L-3 coveted Titan because the latter was engaged in a part of the defense contracting business that it was familiar with, but wasn’t doing, said Mark Jordan, an analyst with A.G. Edwards & Sons in St. Louis.

“L-3 stated that where it sees attractive opportunities for growth is in the services arena, some of which is very difficult to build from scratch,” Jordan said.

Founded in 1981, Titan is a diversified provider of communications technology products and services primarily to federal government departments and agencies. It also is a supplier of translators and interpreters to the military in Iraq and Afghanistan.

L-3 is more a maker of products and has been aggressively expanding its horizons through acquiring smaller defense contractors, Jordan said.

“L-3 has been very aggressive in the area of developing subsystems and components for the defense industry,” he said.

For 2004, L-3 reported net income of $382 million on revenues of $6.9 billion. Last year, Titan reported a net loss of $38.6 million on about $2 billion in revenues. With the combination of Titan, L-3 is expected to generate more than $11 billion in sales in 2006, according to L-3.

How the combination plays out in terms of reduced staffing is a mystery at this point, but most observers say that because there is little overlap, cutting redundant positions would be minimal.

“Titan has seven business units, and the implication was that they plan to leave those units intact,” Jordan said.
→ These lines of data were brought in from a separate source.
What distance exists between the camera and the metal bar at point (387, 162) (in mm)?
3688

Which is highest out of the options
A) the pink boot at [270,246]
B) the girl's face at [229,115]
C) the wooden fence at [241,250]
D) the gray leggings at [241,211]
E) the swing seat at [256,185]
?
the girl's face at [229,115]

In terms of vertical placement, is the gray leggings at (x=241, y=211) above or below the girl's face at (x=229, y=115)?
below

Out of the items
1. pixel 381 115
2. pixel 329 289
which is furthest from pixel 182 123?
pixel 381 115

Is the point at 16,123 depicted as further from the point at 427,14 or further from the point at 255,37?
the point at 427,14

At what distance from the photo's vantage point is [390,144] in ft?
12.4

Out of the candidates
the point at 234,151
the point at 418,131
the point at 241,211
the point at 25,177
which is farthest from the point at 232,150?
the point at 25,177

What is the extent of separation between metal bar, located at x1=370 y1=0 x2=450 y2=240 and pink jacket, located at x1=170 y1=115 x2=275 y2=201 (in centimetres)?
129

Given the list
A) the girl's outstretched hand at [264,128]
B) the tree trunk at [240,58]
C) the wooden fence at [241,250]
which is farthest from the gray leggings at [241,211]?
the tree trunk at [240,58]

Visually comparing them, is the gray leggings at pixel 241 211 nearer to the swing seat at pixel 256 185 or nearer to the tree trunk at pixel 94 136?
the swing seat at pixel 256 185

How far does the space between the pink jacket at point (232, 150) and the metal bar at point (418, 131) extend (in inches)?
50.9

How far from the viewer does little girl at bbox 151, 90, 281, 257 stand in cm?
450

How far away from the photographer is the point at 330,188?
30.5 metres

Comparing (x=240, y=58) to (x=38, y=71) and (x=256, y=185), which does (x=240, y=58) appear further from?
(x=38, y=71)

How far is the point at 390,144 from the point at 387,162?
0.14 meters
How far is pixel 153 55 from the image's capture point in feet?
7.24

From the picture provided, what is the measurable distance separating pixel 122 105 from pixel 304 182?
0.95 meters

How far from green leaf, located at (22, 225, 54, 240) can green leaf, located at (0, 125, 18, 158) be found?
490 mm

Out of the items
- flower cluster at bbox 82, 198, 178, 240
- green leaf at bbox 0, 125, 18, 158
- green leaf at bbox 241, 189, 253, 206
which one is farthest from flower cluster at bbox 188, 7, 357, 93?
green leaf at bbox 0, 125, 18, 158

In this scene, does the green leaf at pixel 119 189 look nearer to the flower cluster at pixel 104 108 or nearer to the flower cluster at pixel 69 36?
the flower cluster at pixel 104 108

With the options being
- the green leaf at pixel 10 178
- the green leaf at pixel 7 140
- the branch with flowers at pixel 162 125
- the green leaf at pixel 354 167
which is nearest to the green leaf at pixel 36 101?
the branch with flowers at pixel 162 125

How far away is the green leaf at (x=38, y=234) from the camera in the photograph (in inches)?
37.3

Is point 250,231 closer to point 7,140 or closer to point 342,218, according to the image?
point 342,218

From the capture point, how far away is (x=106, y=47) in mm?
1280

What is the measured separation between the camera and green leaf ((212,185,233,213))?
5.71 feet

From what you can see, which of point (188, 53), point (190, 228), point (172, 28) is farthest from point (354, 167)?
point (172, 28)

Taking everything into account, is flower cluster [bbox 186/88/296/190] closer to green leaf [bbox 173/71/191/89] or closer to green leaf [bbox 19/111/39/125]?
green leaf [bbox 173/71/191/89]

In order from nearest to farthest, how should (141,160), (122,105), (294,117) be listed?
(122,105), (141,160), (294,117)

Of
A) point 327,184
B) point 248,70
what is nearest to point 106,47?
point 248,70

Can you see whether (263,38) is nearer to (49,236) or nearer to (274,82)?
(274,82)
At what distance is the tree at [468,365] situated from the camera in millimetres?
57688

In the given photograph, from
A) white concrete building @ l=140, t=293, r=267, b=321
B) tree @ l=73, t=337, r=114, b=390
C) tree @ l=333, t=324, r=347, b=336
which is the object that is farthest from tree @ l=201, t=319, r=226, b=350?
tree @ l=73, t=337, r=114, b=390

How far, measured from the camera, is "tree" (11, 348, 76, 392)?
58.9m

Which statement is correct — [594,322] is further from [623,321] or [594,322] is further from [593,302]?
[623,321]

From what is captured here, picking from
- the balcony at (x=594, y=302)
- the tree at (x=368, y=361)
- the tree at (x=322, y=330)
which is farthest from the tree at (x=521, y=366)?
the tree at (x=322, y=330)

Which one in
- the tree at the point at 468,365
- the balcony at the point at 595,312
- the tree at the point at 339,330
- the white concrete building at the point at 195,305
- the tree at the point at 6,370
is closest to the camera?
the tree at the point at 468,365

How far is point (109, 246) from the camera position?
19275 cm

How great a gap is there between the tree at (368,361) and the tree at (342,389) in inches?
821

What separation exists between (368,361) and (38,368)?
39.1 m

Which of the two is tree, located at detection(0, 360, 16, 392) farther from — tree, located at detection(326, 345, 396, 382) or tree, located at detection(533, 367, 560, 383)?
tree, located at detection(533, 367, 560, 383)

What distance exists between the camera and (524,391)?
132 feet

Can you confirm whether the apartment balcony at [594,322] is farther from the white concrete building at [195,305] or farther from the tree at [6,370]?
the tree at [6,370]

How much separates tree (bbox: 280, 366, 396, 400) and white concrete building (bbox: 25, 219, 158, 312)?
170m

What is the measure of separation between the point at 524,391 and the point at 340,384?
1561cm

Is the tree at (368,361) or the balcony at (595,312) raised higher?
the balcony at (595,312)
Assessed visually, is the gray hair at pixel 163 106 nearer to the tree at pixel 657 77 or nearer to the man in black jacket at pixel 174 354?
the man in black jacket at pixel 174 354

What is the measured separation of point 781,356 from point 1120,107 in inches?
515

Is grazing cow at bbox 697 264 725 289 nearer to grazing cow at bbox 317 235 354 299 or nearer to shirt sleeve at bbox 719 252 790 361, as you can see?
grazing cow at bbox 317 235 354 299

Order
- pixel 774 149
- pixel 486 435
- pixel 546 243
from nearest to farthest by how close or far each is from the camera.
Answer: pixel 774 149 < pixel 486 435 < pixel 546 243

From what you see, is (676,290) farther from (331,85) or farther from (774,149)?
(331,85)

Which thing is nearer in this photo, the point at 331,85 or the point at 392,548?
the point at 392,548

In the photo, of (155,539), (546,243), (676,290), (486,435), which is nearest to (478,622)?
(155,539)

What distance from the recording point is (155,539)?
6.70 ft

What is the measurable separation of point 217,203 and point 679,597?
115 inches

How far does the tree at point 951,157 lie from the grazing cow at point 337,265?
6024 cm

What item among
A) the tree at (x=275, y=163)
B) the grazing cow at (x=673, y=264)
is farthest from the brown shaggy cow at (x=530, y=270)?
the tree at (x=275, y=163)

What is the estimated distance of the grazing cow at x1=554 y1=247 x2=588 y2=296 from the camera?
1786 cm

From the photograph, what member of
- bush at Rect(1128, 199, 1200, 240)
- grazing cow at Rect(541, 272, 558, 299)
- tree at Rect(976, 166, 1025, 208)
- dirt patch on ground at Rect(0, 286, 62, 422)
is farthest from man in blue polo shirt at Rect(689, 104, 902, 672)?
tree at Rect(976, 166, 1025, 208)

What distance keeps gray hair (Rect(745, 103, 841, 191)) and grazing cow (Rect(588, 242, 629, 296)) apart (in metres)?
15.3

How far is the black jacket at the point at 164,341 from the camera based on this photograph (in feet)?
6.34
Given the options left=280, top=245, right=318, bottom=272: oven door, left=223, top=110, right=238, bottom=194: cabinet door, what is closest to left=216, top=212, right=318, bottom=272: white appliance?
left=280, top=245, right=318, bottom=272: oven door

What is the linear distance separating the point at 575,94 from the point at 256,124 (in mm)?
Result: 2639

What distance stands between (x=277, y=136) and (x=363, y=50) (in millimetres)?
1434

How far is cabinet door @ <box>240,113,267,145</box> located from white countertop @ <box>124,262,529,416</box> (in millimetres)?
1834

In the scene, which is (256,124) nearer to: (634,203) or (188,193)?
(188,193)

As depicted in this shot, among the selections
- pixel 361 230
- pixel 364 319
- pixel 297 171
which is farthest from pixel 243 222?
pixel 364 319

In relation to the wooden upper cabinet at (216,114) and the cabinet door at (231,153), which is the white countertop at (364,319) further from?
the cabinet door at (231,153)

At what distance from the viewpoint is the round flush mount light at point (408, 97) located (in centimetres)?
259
Actually, Titan has eight business units, all of which operate fairly autonomously, and are spread across the nation, said Titan Vice President Wil Williams. The level of management within the units and overseeing the company are fairly thin, he said.

Of Titan’s total employment of 12,000, about 1,000 work in San Diego County at 15 different offices. The number doesn’t include “several hundred” part-time consultants, Williams said.

Asked the number of employees engaged in corporate functions such as human resources, finance and administration, Williams said, “several hundred.”

Titan’s headquarters on Science Park Road in the University City area consists of two buildings, which also house the information products sector unit, he said.

Another factor that will likely cause L-3 to retain most Titan employees is the fact that about three-fourths of the company’s staff possess U.S. government security clearances, including about 5,000 who have top-secret security clearances.

Much of Titan’s core business involves the kind of defense and intelligence activities that L-3 wasn’t involved in, but was viewed as attractive to help it grow, Jordan said.

“If you’re not in this business, and you don’t have the people in it, then you don’t know what business opportunities are there,” he said.

The cash price paid for Titan shares exceeded the second offer made by Lockheed Martin Corp. in 2004, when it reduced its original price by $2 to $20 per share. That reduction was done following an extensive investigation into Titan by both the Department of Justice and the Securities and Exchange Commission into bribery allegations involving influencing the re-election of the president of Benin in West Africa.

In March, Titan pleaded guilty to three felonies as part of a settlement with both agencies, and paid $28.5 million in fines, the largest ever levied for violations of the Foreign Corrupt Practices Act.

Despite Lockheed extending a deadline to complete the acquisition last year, government regulators and Titan couldn’t arrange the settlement in a timely period, and Lockheed pulled out.

The sale is contingent upon Titan receiving court approval of a settlement arranged on several class action lawsuits that were filed following the collapse of the Lockheed deal. According to a Titan filing on June 2, the legal settlement was for $67.4 million.

The deal also requires majority approval of Titan shareholders, and government regulators, including the Department of Justice.

Asked whether another revelation of criminal wrongdoing might be uncovered during a due diligence review by regulators, Jordan said that would be surprising.

“The SEC and the Department of Justice don’t sign off on a settlement unless they feel that everything was done that has to be done. I’d be very surprised that anything substantive would be found after more than a year of scrutiny that the company went through,” he said.